__Provided data__:
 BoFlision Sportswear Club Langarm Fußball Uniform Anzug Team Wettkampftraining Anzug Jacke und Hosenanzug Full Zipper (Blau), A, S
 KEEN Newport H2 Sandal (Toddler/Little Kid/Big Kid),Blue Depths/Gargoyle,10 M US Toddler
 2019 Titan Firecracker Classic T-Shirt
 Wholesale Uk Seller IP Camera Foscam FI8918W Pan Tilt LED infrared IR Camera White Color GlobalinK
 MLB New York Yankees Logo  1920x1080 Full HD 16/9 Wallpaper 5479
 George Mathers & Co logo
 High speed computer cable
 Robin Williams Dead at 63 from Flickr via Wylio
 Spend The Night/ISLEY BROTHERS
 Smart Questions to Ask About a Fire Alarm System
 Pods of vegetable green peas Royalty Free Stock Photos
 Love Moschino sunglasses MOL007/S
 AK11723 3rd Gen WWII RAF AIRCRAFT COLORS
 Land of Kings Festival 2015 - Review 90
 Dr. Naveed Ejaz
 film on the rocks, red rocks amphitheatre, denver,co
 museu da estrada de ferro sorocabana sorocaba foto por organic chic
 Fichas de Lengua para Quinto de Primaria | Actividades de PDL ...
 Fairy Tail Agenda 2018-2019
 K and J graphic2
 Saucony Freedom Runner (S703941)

__What the exercise asks__:
When transcribing the data, keep every line exactly as it is.

__Answer below__:
 BoFlision Sportswear Club Langarm Fußball Uniform Anzug Team Wettkampftraining Anzug Jacke und Hosenanzug Full Zipper (Blau), A, S
 KEEN Newport H2 Sandal (Toddler/Little Kid/Big Kid),Blue Depths/Gargoyle,10 M US Toddler
 2019 Titan Firecracker Classic T-Shirt
 Wholesale Uk Seller IP Camera Foscam FI8918W Pan Tilt LED infrared IR Camera White Color GlobalinK
 MLB New York Yankees Logo  1920x1080 Full HD 16/9 Wallpaper 5479
 George Mathers & Co logo
 High speed computer cable
 Robin Williams Dead at 63 from Flickr via Wylio
 Spend The Night/ISLEY BROTHERS
 Smart Questions to Ask About a Fire Alarm System
 Pods of vegetable green peas Royalty Free Stock Photos
 Love Moschino sunglasses MOL007/S
 AK11723 3rd Gen WWII RAF AIRCRAFT COLORS
 Land of Kings Festival 2015 - Review 90
 Dr. Naveed Ejaz
 film on the rocks, red rocks amphitheatre, denver,co
 museu da estrada de ferro sorocabana sorocaba foto por organic chic
 Fichas de Lengua para Quinto de Primaria | Actividades de PDL ...
 Fairy Tail Agenda 2018-2019
 K and J graphic2
 Saucony Freedom Runner (S703941)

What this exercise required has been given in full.